_SUPPLIED TEXT_
Mary, it seems, is a hot Evangelical topic. As a new professor at Wheaton College, I proposed a course focusing on the Virgin Mary and braced for resistance, but intrigued approval was all that came my way. Nor was I alone. I learned that another course on the Virgin was being offered in a different department at Wheaton the same semester; rather than competing for student attention, both classes quickly filled.
And so I packed my syllabus with primary sources, supplemented with Tim Perry’s excellent Mary for Evangelicals, and off we went, twenty-five students and I, on a journey from Luke to Lourdes, from Matthew to Medjugorje.
Though an overwhelmingly Protestant class, we enjoyed a visit from fervently Catholic students from the Franciscan University of Steubenville, who gave articulate testimony to lived Marian devotion. More importantly still, one of our class members was herself a faithful Catholic and a recent pilgrim to Fátima, the site in Portugal of the twentieth century’s most famous Marian apparition—made all the more central when John Paul II placed the bullet fired by his would-be assassin in Our Lady of Fatima’s crown.
This student’s tender testimony of Marian piety in service to Christ left a lasting impact on all of us. And as she grew frustrated with the apocalyptic speculation still surrounding the secrets of Fatima, we enjoyed some unexpected ecumenical kinship: The end times obsession that plagues Evangelicals has its Catholic equivalent as well.

_RAW DATA_
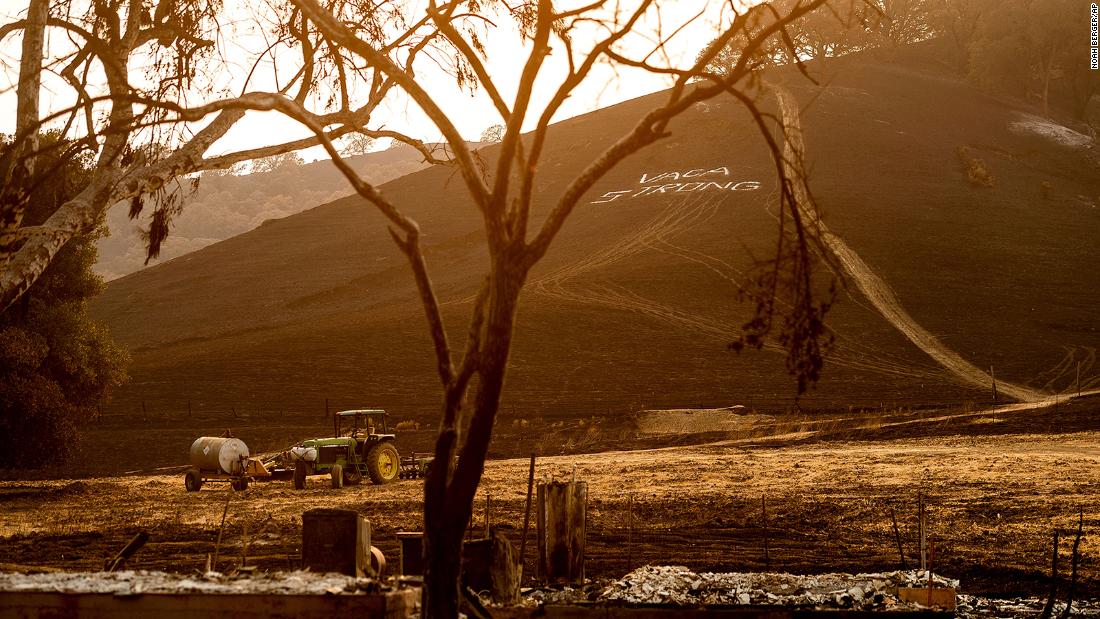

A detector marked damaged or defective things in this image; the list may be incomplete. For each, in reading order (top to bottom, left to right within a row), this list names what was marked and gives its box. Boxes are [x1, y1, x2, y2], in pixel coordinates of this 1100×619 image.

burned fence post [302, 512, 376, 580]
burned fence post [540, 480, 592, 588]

...

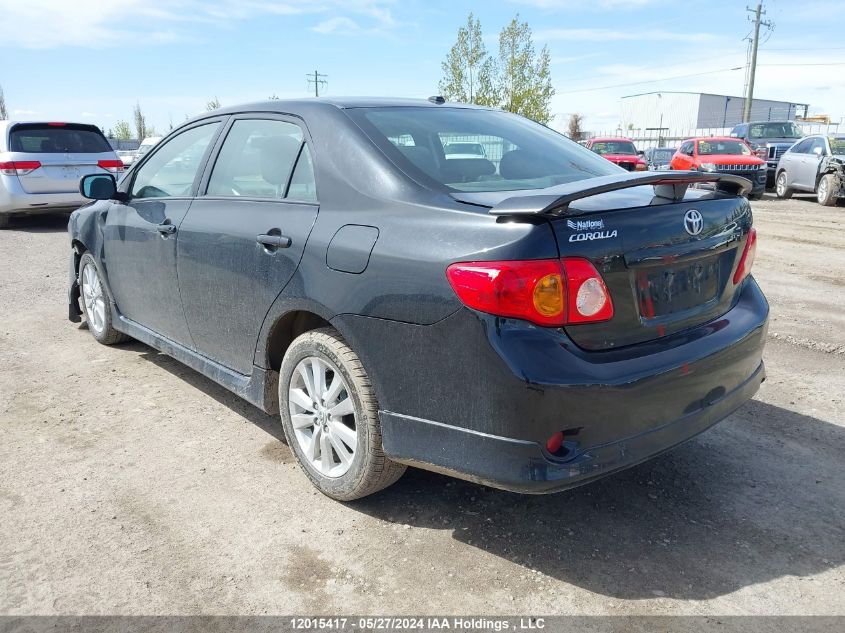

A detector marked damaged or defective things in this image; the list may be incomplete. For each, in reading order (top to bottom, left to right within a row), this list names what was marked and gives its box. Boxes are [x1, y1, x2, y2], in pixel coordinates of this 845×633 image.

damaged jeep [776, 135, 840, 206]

---

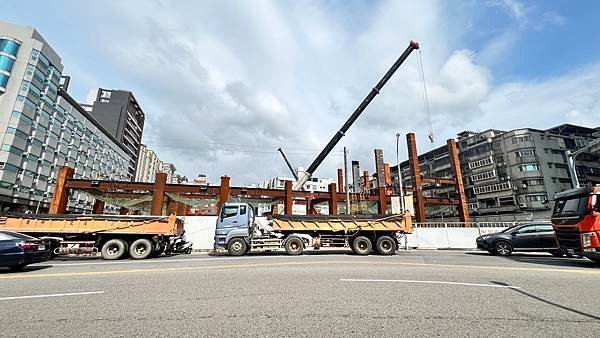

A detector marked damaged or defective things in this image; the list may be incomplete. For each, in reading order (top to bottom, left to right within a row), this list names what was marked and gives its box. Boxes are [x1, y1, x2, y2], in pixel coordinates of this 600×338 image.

_WHAT TO WORK ON_
Answer these questions using the text on the Wheaton course about the Virgin Mary.
1. How many students went on the journey with the professor?
2. From which university did the visiting Catholic students come?
3. What did John Paul II place in Our Lady of Fatima's crown?

_RESULT OF THIS EXERCISE_
1. Twenty-five.
2. The Franciscan University of Steubenville.
3. The bullet fired by his would-be assassin.